News
by Berit Krondorf (comments: 0)
First Paludi-Summer School
Peat under their fingernails, fresh ideas in their minds
29/06/2026 For ten days in June, twenty early-career scientists from Germany, the Netherlands, and Switzerland, many from PaludiNet projects, came together for the first Paludiculture Summer School, hosted by the PaludiCentral project, a collaboration between the Thünen Institute and University of Greifswald and Michael Succow Foundation, both partners in the Greifswald Mire Centre.
Beginning in Braunschweig and concluding in Greifswald, the summer school offered a diverse programme covering a spectrum of paludiculture related topics. Participants explored the fundamentals of organic soils, peatland hydrology, biodiversity, greenhouse gas measurements, and the socioeconomic and technical dimensions of paludiculture. Theoretical sessions were complemented by lab visits and field excursions, providing opportunities to deepen one’s own understanding and to put knowledge into practice. Furthermore, the poster session facilitated an in-depth exchange not only amongst the participants, but also with researchers from the Thünen Institute who were taking part in the presentation (link to interviews). Participants left the summer school with peat-stained fingers and with new questions on the placement of Eddy covariance towers and challenges involved in measuring hydraulic conductivity.
The excursions provided the opportunity to visit a range of sites within the PaludiNet network. Highlights included the MOOSland site and witnessing a sphagnum harvest; the RoNNi project, where preparations for Typha planting were underway; the reed plantation of the PaludiMV project; an established Typha cultivation site in Neukalen; several MoMoK (Peatland monitoring program for climate protection) sites; and, finally, a near-natural fen in the Peene Valley, a potential future habitat for aquatic warbler translocation efforts. These visits brought seminar room concepts to life and demonstrated the diversity of approaches currently being developed across the paludiculture landscape.
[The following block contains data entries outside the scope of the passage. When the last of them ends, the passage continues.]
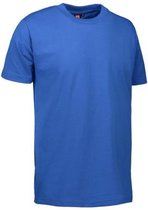 ID-LINE 0300 Shirt | T-shirt met korte mouwen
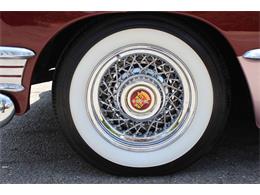 1949 Cadillac Series 62 (CC-1750500) for sale in La Verne, California
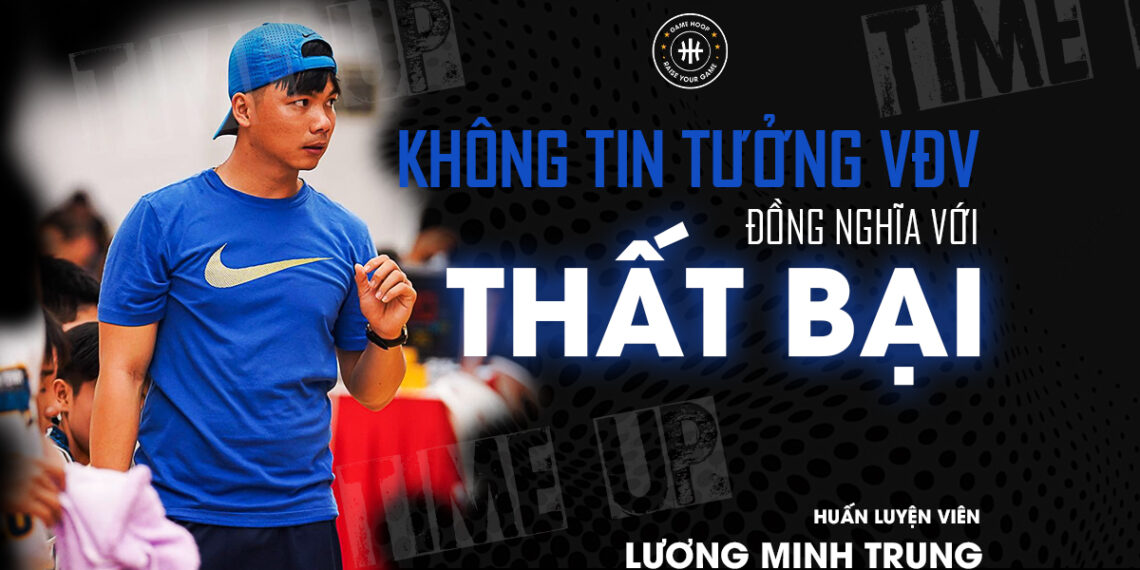 HUAN-LUYEN-VIEN-BONG-RO-VIET-NAM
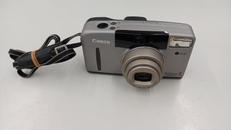 フィルムカメラ|CANON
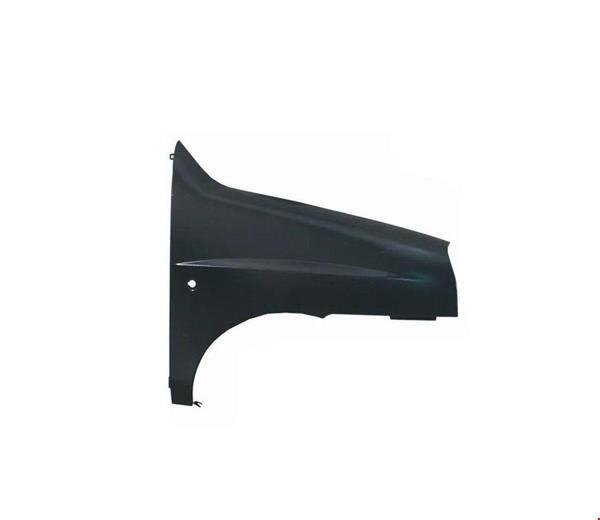 FİAT - ÖN ÇAMURLUK SAĞ DOBLO 2002- BOZTEKİN - - 98808122 / 46743215 - Image 1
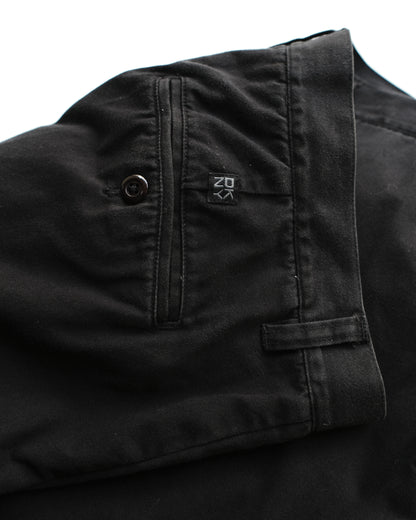 DKNY - Cotton Trouser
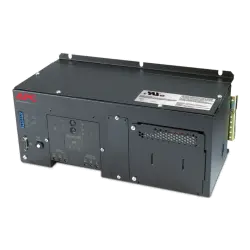 SUA500PDR-S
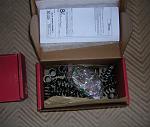 New: Brian Crower Cams-dscn1788.jpg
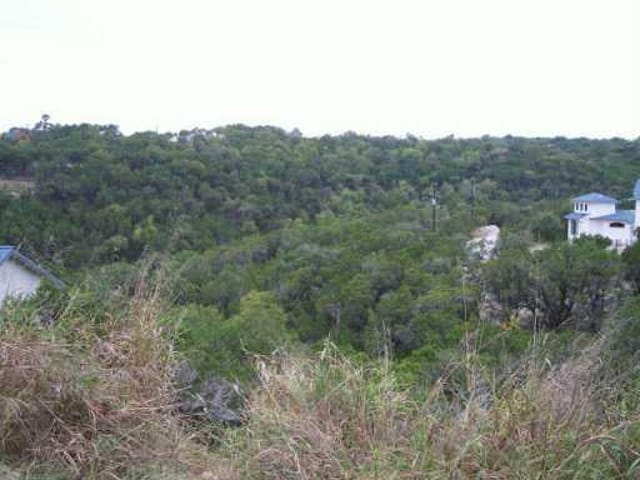 1348 Broken Bow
Learning was balanced with lively discussions, an interview, interactive games, role-playing exercises, and a visit to the peatland library. Participants were also given space to think creatively about the future of paludiculture and share their hopes, dreams, and visions for “Paludi Futures”. Ideas ranged from advances in paludi biomass value chains with magical sorting machines to large-scale immersive paludiculture parks, local infrastructure revolutions, and anchoring paludiculture in our social conscience with the paludi barbie in waders, and seeing peatland futures from the perspective of a dragonfly. In its own small way, the summer school became a first step toward these futures. By bringing together the expertise, curiosity and passion from different universities, organisations, and countries, it created new networks and inspired fresh ideas, questions, and collaborations. Friendships were formed, perspectives broadened, and a new generation of peatland professionals left with renewed motivation and optimism for the future development of paludiculture.